Before going into the details of the consequence of the row, let’s take an overview of the Hurriyat Conference’s decade long performance. The Hurriyat is a unique experience in resistance struggles in the present times. It incorporated all the shades of opinion in the Kashmiri civil society. It is a loosely knit organisation with internal difference and contradictions. Strangely enough, the Hurriyat has recently completed its 10 years of keeping together different voices such as the pro-Pakistan, pro-independent, and more interestingly with the liberals and fundamentalists in its fold. Now the Hurriyat comprises of three major groups ie moderates, hard-liners and centrist. Every group tries to prevail upon the umbrella organisation to use it in pursuance of its views and interests. In such circumstances, it is quite obvious that there would be difference of perceptions. But the ongoing infighting has crossed all limits and reached a climax where public will have to come out to get round the leaders. Otherwise, their sacrifices would be wasted — just because of unreliable and myopic leadership.

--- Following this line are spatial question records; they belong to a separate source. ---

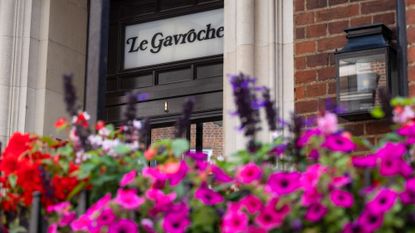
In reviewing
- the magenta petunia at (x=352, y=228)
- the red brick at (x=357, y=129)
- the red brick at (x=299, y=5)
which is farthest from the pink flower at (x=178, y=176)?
the red brick at (x=299, y=5)

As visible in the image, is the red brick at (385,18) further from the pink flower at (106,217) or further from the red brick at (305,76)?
the pink flower at (106,217)

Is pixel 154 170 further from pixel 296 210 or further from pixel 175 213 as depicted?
pixel 296 210

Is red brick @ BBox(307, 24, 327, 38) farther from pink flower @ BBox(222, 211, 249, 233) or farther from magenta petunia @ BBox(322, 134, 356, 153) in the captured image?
pink flower @ BBox(222, 211, 249, 233)

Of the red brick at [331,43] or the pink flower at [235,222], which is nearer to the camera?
the pink flower at [235,222]

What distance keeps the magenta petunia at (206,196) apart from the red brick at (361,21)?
2.83 metres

Diplomatically specking, it is a known fact that the Hurriyat has been recognised as a Kashmiri forum that has been playing a very important role at the international level since its inception. Certainly, it has a big role to play in the days ahead specifically in the forthcoming dialogue process between Islamabad and New Delhi. All the international fora and capitals have admitted that the Hurriyat as a representative voice of pro-freedom people of Kashmir. Even, New Delhi itself does not denounce the fact that the Hurriyat is representing the popular aspirations of the Kashmiris.
Strangely enough, the Hurriyat leadership and its sympathisers could not play any positive role to defuse the tension in its ranks. One can rather guess that they just saw the game and enjoyed it. Even the Hurriyat could not call on a special session to deliberate on the pressing issue. In this backdrop, the big question arises as to what is the way out? If the leaders continue their blame game then the Hurriyat will soon be dying, thus leaving the Kashmiri people on the crossroads once more.
A section of the Pakistan establishment is pressing the government to take a U-turn on Kashmir as Washington’s pressure has become unbearable. The proponents of ‘Pakistan first doctrine’ advice Islamabad to forget Srinagar for the time being and focus on stabilising the economy. Doubtlessly, the argument is gaining ground. Differences in the rank and file of the resistance movement, particularly in the Hurriyat, make this lobby’s point of view stronger. If Islamabad withdraws its support to the Kashmir cause for the time being as being suggested by the influential Musharraf aides, will the divided Kashmiri leadership be ready to face the consequences?
The writer is a specialist on dynamics of Jammu and Kashmir conflict and India-Pakistan relations. He has recently visited Indian-Held Jammu and Kashmir.